▶ Source records
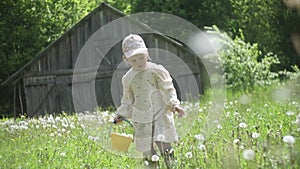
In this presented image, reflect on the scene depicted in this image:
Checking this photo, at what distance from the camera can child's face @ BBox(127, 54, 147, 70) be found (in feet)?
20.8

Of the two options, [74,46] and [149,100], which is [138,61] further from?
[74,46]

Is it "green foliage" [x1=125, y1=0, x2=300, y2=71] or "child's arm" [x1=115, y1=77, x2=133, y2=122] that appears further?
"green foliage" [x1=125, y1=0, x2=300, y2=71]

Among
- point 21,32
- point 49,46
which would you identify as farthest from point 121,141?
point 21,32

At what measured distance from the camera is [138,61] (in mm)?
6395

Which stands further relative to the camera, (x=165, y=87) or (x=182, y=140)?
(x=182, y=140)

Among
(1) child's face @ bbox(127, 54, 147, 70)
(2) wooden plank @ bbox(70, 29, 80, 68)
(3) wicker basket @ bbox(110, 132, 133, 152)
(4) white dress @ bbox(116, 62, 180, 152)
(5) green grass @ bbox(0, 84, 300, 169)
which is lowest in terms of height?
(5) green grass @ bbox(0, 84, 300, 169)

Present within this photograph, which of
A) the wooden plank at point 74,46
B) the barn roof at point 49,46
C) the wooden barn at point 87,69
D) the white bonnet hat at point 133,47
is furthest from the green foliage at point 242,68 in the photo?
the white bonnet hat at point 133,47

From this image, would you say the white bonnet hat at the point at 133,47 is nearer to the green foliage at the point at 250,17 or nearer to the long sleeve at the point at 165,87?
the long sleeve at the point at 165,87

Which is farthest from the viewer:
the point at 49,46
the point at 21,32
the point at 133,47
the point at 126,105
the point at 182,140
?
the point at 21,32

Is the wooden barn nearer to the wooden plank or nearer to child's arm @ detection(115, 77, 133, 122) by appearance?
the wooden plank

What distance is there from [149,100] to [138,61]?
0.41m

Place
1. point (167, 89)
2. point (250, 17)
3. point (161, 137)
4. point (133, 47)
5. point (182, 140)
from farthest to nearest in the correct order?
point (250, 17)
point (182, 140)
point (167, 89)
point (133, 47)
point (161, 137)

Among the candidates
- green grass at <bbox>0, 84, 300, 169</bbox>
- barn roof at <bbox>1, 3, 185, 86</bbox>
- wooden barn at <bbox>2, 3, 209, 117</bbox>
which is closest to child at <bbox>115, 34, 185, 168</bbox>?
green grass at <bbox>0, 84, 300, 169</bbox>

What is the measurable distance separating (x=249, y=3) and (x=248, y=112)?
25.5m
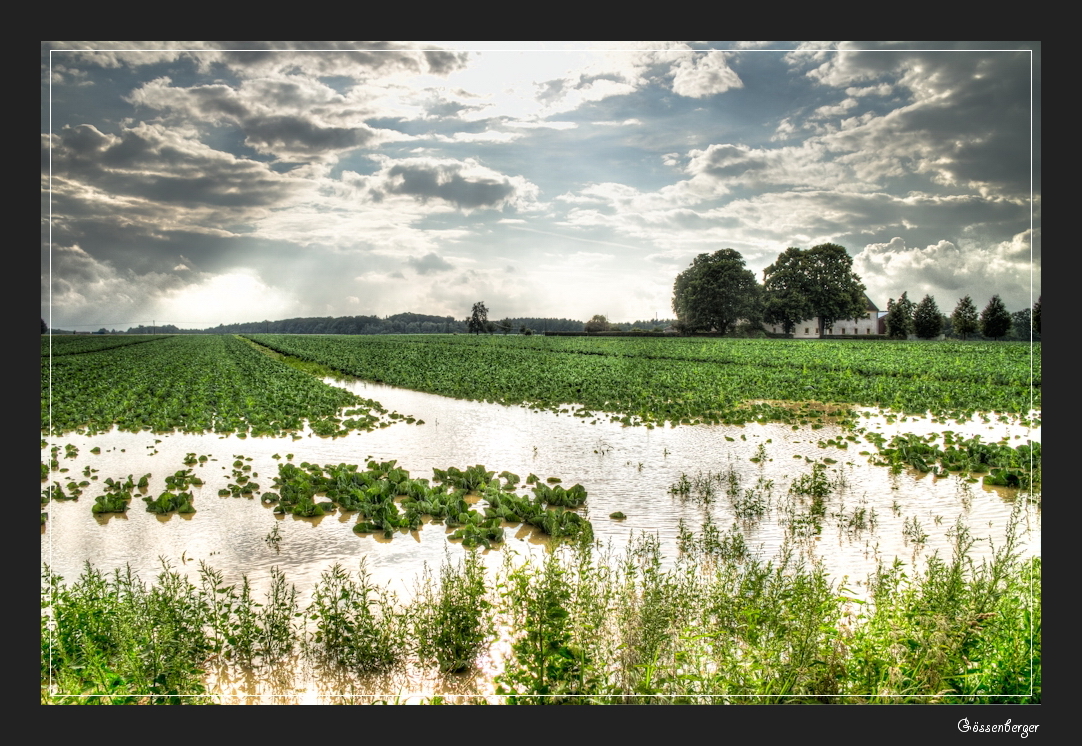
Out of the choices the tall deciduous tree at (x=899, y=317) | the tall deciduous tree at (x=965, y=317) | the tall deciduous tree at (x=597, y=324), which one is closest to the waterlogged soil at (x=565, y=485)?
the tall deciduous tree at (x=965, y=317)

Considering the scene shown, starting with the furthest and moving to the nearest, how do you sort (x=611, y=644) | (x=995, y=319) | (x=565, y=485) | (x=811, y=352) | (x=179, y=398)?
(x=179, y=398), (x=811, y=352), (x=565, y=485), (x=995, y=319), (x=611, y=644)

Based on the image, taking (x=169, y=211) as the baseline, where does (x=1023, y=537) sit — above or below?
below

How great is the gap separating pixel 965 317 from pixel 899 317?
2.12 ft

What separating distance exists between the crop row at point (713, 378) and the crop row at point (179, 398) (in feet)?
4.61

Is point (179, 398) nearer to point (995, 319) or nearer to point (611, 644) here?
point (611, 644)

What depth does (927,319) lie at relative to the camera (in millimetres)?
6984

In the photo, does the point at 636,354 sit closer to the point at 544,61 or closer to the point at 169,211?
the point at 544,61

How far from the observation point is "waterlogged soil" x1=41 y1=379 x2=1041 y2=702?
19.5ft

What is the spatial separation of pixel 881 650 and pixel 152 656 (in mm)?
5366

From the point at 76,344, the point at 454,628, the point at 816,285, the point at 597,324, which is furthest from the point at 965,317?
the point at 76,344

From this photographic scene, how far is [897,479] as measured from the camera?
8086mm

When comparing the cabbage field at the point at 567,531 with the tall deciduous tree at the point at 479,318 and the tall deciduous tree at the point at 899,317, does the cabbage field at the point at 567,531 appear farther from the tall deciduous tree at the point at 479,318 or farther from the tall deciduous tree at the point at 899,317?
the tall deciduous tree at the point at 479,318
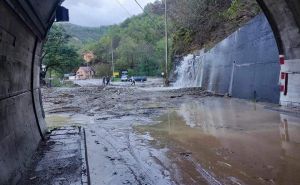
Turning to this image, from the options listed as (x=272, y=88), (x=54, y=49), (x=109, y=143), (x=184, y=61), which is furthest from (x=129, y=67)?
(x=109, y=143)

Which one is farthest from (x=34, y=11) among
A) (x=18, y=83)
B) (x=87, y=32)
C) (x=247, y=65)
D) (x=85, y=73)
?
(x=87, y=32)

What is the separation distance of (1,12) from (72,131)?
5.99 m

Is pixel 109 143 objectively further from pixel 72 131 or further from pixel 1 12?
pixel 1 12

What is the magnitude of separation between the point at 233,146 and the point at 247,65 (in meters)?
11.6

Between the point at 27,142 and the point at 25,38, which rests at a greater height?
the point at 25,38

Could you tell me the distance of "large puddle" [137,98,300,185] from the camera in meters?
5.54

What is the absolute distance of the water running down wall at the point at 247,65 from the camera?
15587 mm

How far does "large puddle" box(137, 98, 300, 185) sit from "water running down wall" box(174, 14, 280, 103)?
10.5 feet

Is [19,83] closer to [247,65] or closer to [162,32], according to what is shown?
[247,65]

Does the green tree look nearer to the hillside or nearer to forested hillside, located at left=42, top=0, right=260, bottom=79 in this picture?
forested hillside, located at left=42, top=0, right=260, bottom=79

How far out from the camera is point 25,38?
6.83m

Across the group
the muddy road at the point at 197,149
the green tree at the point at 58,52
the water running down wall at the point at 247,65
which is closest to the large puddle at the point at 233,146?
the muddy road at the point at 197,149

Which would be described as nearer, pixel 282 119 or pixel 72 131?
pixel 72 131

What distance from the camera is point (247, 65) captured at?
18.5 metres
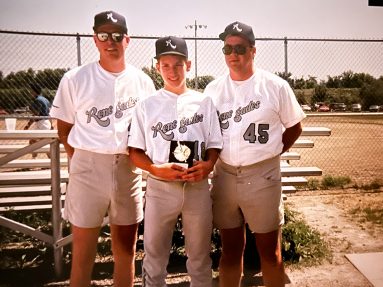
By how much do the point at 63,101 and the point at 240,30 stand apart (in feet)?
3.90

▶ The problem
Copy each line above precisely, dropping the pictures.

▶ Result of this exercise
In this presented image, reflect on the scene depicted in this image:
Checking this photo, at what distance from the camera can child's face @ BBox(127, 54, 147, 70) be found (in feet)?
20.8

Of the two options, [74,46] and [149,100], which is [138,61] further from?
[74,46]

Is it "green foliage" [x1=125, y1=0, x2=300, y2=71] or "child's arm" [x1=115, y1=77, x2=133, y2=122] that appears further?
"green foliage" [x1=125, y1=0, x2=300, y2=71]

Among
- point 21,32
- point 49,46
which would you identify as farthest from point 121,141?
point 21,32

At what measured distance from the camera is [138,61] (in mm)?
6395

Which stands further relative to the camera, (x=165, y=87) or (x=182, y=140)?
(x=182, y=140)

Among
(1) child's face @ bbox(127, 54, 147, 70)
(2) wooden plank @ bbox(70, 29, 80, 68)
(3) wicker basket @ bbox(110, 132, 133, 152)
(4) white dress @ bbox(116, 62, 180, 152)
(5) green grass @ bbox(0, 84, 300, 169)
which is lowest in terms of height?
(5) green grass @ bbox(0, 84, 300, 169)

Present within this photograph, which of
A) the wooden plank at point 74,46
B) the barn roof at point 49,46
C) the wooden barn at point 87,69
D) the white bonnet hat at point 133,47
is furthest from the green foliage at point 242,68 in the photo?
the white bonnet hat at point 133,47

From this image, would you say the white bonnet hat at the point at 133,47 is nearer to the green foliage at the point at 250,17 or nearer to the long sleeve at the point at 165,87?
the long sleeve at the point at 165,87

Which is farthest from the viewer:
the point at 49,46
the point at 21,32
the point at 133,47
the point at 126,105
the point at 182,140
?
the point at 21,32

Is the wooden barn nearer to the wooden plank or nearer to child's arm @ detection(115, 77, 133, 122) by appearance?
the wooden plank

What distance is there from [149,100] to [138,61]?
0.41m

Place
1. point (167, 89)
2. point (250, 17)
3. point (161, 137)
4. point (133, 47)
5. point (182, 140)
from farthest to nearest in the correct order?
point (250, 17)
point (182, 140)
point (167, 89)
point (133, 47)
point (161, 137)

Among the candidates
- green grass at <bbox>0, 84, 300, 169</bbox>
- barn roof at <bbox>1, 3, 185, 86</bbox>
- wooden barn at <bbox>2, 3, 209, 117</bbox>
which is closest to child at <bbox>115, 34, 185, 168</bbox>?
green grass at <bbox>0, 84, 300, 169</bbox>

What is the measurable distance separating (x=249, y=3) and (x=248, y=112)?
25.5m
Out of the choices the tall deciduous tree at (x=899, y=317) | the tall deciduous tree at (x=965, y=317) | the tall deciduous tree at (x=597, y=324), which one is closest to the waterlogged soil at (x=565, y=485)?
the tall deciduous tree at (x=965, y=317)

Considering the scene shown, starting with the furthest and moving to the nearest, how do you sort (x=611, y=644) | (x=995, y=319) | (x=565, y=485) | (x=811, y=352) | (x=179, y=398)?
(x=179, y=398), (x=811, y=352), (x=565, y=485), (x=995, y=319), (x=611, y=644)

Based on the image, taking (x=169, y=211) as the baseline, where does (x=1023, y=537) sit — above or below?
below

How great is the gap separating pixel 965 317 from pixel 899 317?
2.12 ft

What separating distance exists between the crop row at point (713, 378) and the crop row at point (179, 398) (in feet)?
4.61

Is point (179, 398) nearer to point (995, 319) or nearer to point (611, 644) here?
point (611, 644)

What depth does (927,319) lie at relative to the camera (in millimetres)?
6984

In the photo, does the point at 636,354 sit closer to the point at 544,61 or closer to the point at 169,211?
the point at 544,61

How far from the observation point is "waterlogged soil" x1=41 y1=379 x2=1041 y2=702?
19.5ft

What is the spatial separation of pixel 881 650 and pixel 152 656 (in mm)?
5366

From the point at 76,344, the point at 454,628, the point at 816,285, the point at 597,324, which is furthest from the point at 965,317?
the point at 76,344

From this photographic scene, how far is [897,479] as measured from the camera?
8086mm

When comparing the cabbage field at the point at 567,531 with the tall deciduous tree at the point at 479,318 and the tall deciduous tree at the point at 899,317, does the cabbage field at the point at 567,531 appear farther from the tall deciduous tree at the point at 479,318 or farther from the tall deciduous tree at the point at 899,317?
the tall deciduous tree at the point at 479,318
Turning to this image, from the options listed as (x=272, y=88), (x=54, y=49), (x=109, y=143), (x=184, y=61), which is furthest from (x=129, y=67)?
(x=109, y=143)

Which one is farthest from (x=34, y=11) among
A) (x=18, y=83)
B) (x=87, y=32)
C) (x=247, y=65)
D) (x=85, y=73)
?
(x=87, y=32)

What is the separation distance of (1,12) from (72,131)?
5.99 m

Is pixel 109 143 objectively further from pixel 72 131 or further from pixel 1 12?
pixel 1 12

What is the magnitude of separation between the point at 233,146 and the point at 247,65 (in meters)?
11.6

Between the point at 27,142 and the point at 25,38, which rests at a greater height?
the point at 25,38

Could you tell me the distance of "large puddle" [137,98,300,185] from the camera in meters?
5.54

What is the absolute distance of the water running down wall at the point at 247,65 from the camera?
15587 mm

How far does "large puddle" box(137, 98, 300, 185) sit from "water running down wall" box(174, 14, 280, 103)?
10.5 feet

Is [19,83] closer to [247,65] or closer to [162,32], according to what is shown?
[247,65]

Does the green tree look nearer to the hillside or nearer to forested hillside, located at left=42, top=0, right=260, bottom=79 in this picture?
forested hillside, located at left=42, top=0, right=260, bottom=79

How far out from the camera is point 25,38?
6.83m

Across the group
the muddy road at the point at 197,149
the green tree at the point at 58,52
the water running down wall at the point at 247,65
which is closest to the large puddle at the point at 233,146?
the muddy road at the point at 197,149

Which would be described as nearer, pixel 282 119 or pixel 72 131?
pixel 72 131

What distance from the camera is point (247, 65) captured at?
18.5 metres
By how much do the point at 63,101 and the point at 240,30 stand apart (in feet)?
3.90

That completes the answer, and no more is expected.